Mr Terry Williams leads a self-confessed dual life — he is a serious business manager and trainer by day and a stand-up comedian by night.

Author, speaker, emcee, trainer and comedian, Mr Williams has not only done it all it seems, but he has also amassed a lot of experience and success in his working lifetime to allow him to positively influence the lives of others.

Seriously funny

Before starting his companies — seriouspeople Limited and seriouscomedy Limited — Mr Williams worked in the financial services, gaming, telecommunications and government sectors in training as well as operational and customer service management.

Being a manager and business owner has enabled him to have a greater involvement in broader organisational development.

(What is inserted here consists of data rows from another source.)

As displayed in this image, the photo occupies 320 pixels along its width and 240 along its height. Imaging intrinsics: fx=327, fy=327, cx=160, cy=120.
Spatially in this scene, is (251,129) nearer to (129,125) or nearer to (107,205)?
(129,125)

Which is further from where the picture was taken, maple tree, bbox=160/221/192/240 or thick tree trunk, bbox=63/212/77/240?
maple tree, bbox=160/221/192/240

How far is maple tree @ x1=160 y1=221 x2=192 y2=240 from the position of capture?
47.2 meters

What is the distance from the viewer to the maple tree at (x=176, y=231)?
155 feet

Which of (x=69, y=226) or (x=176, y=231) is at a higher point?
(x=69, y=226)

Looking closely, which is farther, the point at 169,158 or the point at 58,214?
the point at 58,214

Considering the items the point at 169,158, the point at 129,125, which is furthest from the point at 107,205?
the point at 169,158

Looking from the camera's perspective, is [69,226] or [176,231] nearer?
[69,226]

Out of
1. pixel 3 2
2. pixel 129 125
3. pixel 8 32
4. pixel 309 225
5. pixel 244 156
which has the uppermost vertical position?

You will see the spark of passion in him when he is in front of a room helping learners learn and, even more importantly, transferring that learning into practical, tangible and measurable results in the workplace.

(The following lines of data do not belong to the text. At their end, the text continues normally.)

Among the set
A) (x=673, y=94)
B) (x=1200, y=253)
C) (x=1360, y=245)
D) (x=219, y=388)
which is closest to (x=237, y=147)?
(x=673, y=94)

His work involves entertaining or hosting corporate events and conferences for clients such as Sony, Mercedes and even the New Zealand national rugby team, All Blacks.

His point of difference as a speaker is that, in addition to his business experience and knowledge, he has also been a professional stand-up comedian for 10 years.

He challenges himself to do two dangerous things a year, which is how he got into stand-up comedy.

Consequently, his business presentations are engaging.

“Appropriate fun reinforces the learning,” he says.

Humour at work

His earliest forays into professional speaking were about humour in the workplace and how some skills of a comedian could make non-comedic business people better managers, leaders, sales professionals and communicators.

As a business-savvy satirist, he shares some hard facts regarding what employers can offer, and be seen to offer, to make them an employer and workplace of choice.

He examines what it means to be a workplace of choice and whether it justifies itself in business results.

Why do people really leave?

Why do people, especially talented and desirable people with options, come and go or stay?

What can workplaces consciously and proactively do to influence that?

Fun must be planned

Mr Williams believes that for modern workplaces to succeed in the future, they need to become a network of inter-relationships that are deliberately managed rather than left to chance, as in a traditionally rigid hierarchical organisation.

“It won’t just happen by accident. You have got to consciously plan and create the conditions for a fun workplace,” he says.

He believes that employers don’t need to become clowns themselves to do this, but rather, look at the techniques that comedians use — basic communication styles, rapport building, accelerated learning techniques — and use them in serious workplace situations that people face every day in the business world.

“Using humour at work will help managers and office administrators increase the energy in their office,” he explains.

“Benefits also extend to team leaders who want to learn fun and fresh ways to communicate effectively with staff to increase productivity.”